Presença de ministros folclóricos no governo Bolsonaro é estratégica
Extrema-direita se sustenta projetando um 'inimigo'. Presença de ministros 'folclóricos' no governo não é aleatória, mas estratégica. "Bolsonaro não poderia ter apenas um núcleo econômico, que é impopular", observa professora de Relações Internacionais da Unifesp
Vitor Nuzzi, RBA
Jair Bolsonaro representa uma união “interessante e também muito perigosa” entre neoconservadorismo e neoliberalismo, uma “aliança promíscua” que leva a uma política predatória, analisa a professora Esther Solano, que deu palestra na noite de ontem (11) no Centro Universitário Maria Antônia, da Universidade de São Paulo. É isso que permite, por exemplo, a convivência, entre Chicago boys, como Paulo Guedes, e pessoas como Ernesto Araújo. A cientista política observa que a presença de ministros considerados “folclóricos” no governo não é aleatória.
“É uma complementariedade de estratégias“, diz Esther. “O governo Bolsonaro não poderia ter apenas um núcleo econômico, que é muito impopular.”
A professora de Relações Internacionais da Universidade Federal de São Paulo (Unifesp) vem há anos realizando entrevistas com simpatizantes de Bolsonaro. Recentemente, captou eleitores que se dizem arrependidos, mas não de uma maneira que poderia ser revertida politicamente, pois são pessoas aparentemente decepcionadas com o que consideram certa “fraqueza” do presidente eleito, de quem esperavam algo mais “linha-dura“.

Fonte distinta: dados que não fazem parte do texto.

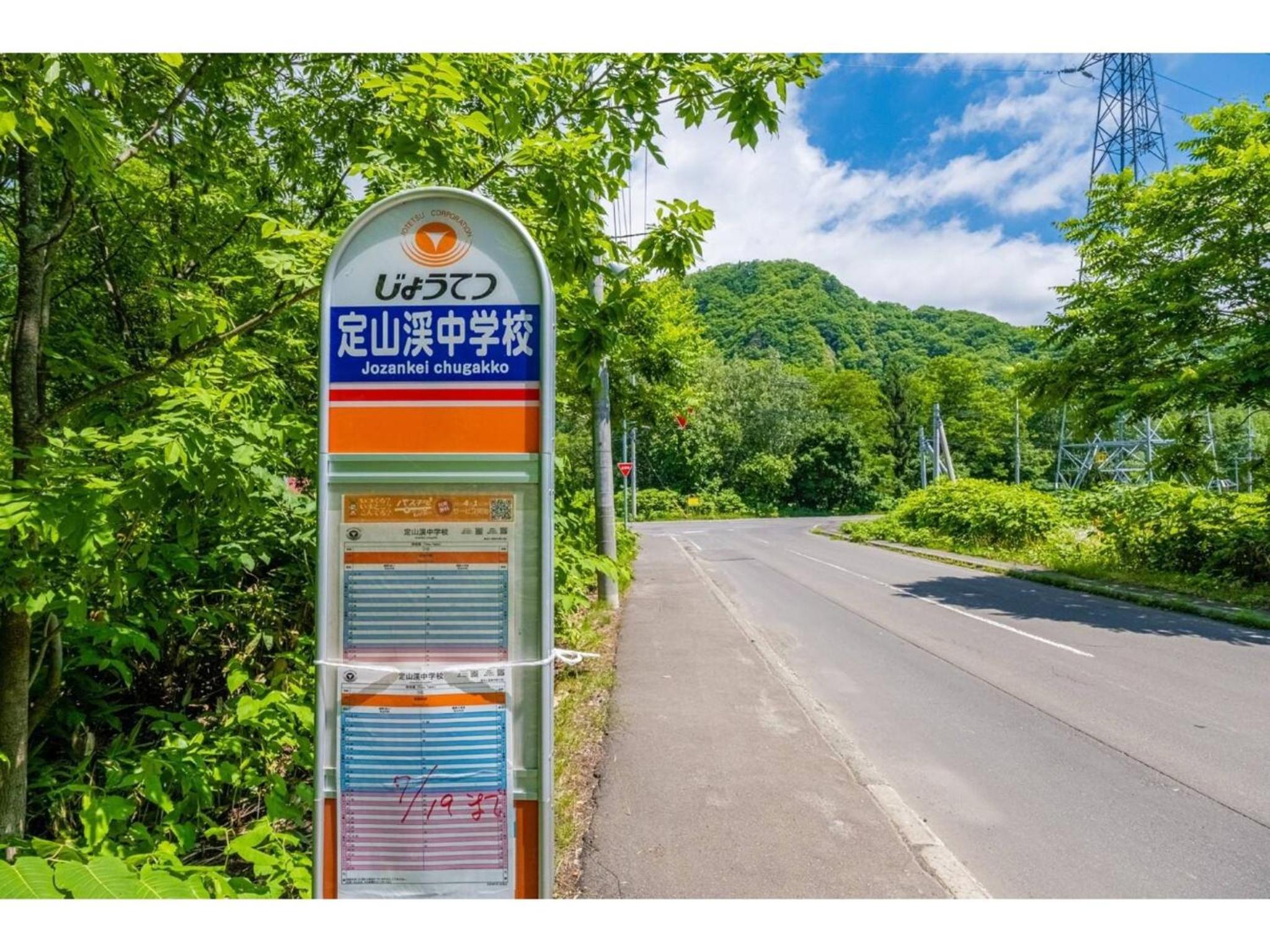 Photo 37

Ela aponta um novo “sujeito sociológico“, representado pela classe média. “Muitas vezes as esquerdas não têm um discurso para as classes médias, que é quem organiza o debate público“, diz Esther.

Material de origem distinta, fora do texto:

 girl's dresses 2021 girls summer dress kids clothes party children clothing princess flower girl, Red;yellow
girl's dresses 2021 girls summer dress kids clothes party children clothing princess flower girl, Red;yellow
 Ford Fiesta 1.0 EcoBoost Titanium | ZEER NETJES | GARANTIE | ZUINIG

E foram exatamente esses segmentos, lembra, os beneficiados por políticas públicas, como o Fies e o Minha Casa Minha Vida, mas que também passam a adotar o discurso da meritocracia e do individualismo, além da rejeição aos pobres. Algo que ela chama de “reelaboração da memória“, segundo a qual não foi o governo do PT que proporcionou avanços, foi o contexto internacional; ou ainda não foram as políticas públicas que permitiram progressos, mas o esforço individual.

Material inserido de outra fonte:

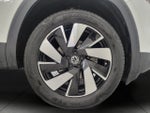 2025 Volkswagen Atlas Cross Sport 2.0T SE w/Technology 4MOTION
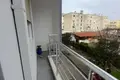 1 bedroom apartment 67 m² Vlorë County, Albania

Mesmo sendo um político com três décadas de presença no parlamento, Bolsonaro beneficiou-se de um discurso de criminalização da política e de ataque ao Estado, como sinônimo de ineficácia. Um sentimento contra o fazer político “e portando do fazer coletivo“. Soma-se uma “Justiça de espetáculo“, moralista e quase messiânica, estimulando um ambiente de linchamento coletivo, sem os devidos processos penais. “O foco dessa criminalização é sempre o poder público.”
E há também o que a pesquisadora chama de “operação psico-política“, que beneficiou um espectro ideológico. “A extrema-direita sempre opera potencializando um sentimento, que é o medo. E utiliza uma figura que é muito útil, que é bode expiatório. Você se mantém politicamente vivo graças à projeção desse inimigo. É uma ficção generalizada, uma paranoia coletiva.”
O “inimigo“, no caso, podem ser os “comunistas” ou aqueles que estariam determinados a acabar com valores da família, por exemplo. “A extrema-direita desumaniza o tempo todo. Reumanizar é muito difícil.” O diálogo se fecha.
Por fim, ela aponta o papel das redes sociais, que proporcionaram uma espécie de “efeito bolha” nas eleições, cada qual falando para o seu grupo.
“Você tem como um muro virtual. A consequência é que você desaprende a dialogar. É uma lógica de desaprendizado democrático.”